Extend the guide to running the Make-based supertree pipeline, picking up after its last sentence.

**EXCERPTED PASSAGE**

'''

Content - 7257d1e9cb9376d002829102636b83a31e1aaf40 - 74e97e8/SUPERTREE.md

visit type:
Tip revision: d9efa865257b67ed982fef85a4db0cff5a41d14c authored by Rutger Vos on 09 November 2022, 19:18:45 UTC
Merge pull request #13 from TreeBASE/add-license-1
Tip revision: d9efa86
SUPERTREE.md
How to run the Make-based supertree pipeline
===========================================

The file [script/supertree/Makefile](https://github.com/aiblaauw/supertreebase/blob/master/script/supertree/Makefile) 
contains the steps for downloading TreeBASE data and preparing it for input into PAUP*. Below follows a discussion of
these steps, identified as make targets.

'''

**GIVEN ENTRIES**
'''

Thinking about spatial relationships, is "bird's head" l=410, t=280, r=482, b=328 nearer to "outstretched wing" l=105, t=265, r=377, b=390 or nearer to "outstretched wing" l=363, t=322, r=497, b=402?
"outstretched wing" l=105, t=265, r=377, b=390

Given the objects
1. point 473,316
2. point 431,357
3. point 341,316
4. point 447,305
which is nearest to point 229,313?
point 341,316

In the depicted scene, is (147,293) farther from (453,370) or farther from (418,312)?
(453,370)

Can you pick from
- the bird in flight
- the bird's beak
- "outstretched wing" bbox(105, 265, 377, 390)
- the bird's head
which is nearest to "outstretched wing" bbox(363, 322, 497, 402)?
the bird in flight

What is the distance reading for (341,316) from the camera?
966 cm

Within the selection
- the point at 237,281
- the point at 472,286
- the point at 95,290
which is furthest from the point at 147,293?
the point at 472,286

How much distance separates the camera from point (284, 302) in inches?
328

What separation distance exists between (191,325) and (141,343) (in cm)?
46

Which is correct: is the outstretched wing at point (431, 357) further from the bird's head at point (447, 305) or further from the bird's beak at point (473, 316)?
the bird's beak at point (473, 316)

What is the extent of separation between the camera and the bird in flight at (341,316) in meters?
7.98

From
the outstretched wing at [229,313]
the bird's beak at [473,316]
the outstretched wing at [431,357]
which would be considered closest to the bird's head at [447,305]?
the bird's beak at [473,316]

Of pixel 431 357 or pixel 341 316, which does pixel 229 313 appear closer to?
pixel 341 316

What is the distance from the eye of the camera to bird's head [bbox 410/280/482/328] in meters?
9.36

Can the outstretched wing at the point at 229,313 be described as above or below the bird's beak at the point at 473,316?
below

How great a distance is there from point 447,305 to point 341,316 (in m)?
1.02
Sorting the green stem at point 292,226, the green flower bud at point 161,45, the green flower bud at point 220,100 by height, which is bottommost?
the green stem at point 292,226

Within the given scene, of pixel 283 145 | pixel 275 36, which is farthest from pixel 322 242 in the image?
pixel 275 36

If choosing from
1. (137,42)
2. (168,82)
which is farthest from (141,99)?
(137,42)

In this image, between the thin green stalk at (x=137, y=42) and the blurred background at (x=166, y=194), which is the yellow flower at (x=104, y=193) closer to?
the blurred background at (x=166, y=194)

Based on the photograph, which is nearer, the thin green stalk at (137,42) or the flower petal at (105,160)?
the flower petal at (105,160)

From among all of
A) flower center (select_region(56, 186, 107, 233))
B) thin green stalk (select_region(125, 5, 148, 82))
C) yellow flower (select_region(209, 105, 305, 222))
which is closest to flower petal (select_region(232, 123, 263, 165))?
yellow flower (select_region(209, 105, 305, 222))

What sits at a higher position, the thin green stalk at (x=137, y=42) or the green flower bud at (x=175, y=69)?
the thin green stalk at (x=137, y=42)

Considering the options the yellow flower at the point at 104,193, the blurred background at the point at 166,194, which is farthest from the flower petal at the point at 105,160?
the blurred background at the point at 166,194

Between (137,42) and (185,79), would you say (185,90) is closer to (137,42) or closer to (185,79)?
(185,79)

'''

**ANSWER TO THIS PROBLEM**
If you want to work your way through these steps one by one, you would issue them in the order given, and you would do 
that inside the folder where the Makefile resides, i.e. in `script/supertree`. Most of the action will take place 
inside `data/treebase`. If you want to update the data with new studies, the sitemap.xml needs to be refreshed first before redoing the rest of the steps. For a completely fresh database dump you probably want to revert every step within the Makefile and then redo all of them; 

A number of steps can be parallelized by make, by providing the `-j $num` command to specify the number of cores to 
run on. To revert any steps, issue the target as `make <target>_clean` (example: `make sitemap_clean` deletes the
sitemap.xml):

Downloading and pre-processing
------------------------------

- `sitemap` - downloads the [sitemap.xml](http://treebase.org/treebase-web/sitemap.xml) from the TreeBASE website,
which lists all the studies currently published. The URLs are not pretty PURLs but URLs that directly compose the
query strings for the web application.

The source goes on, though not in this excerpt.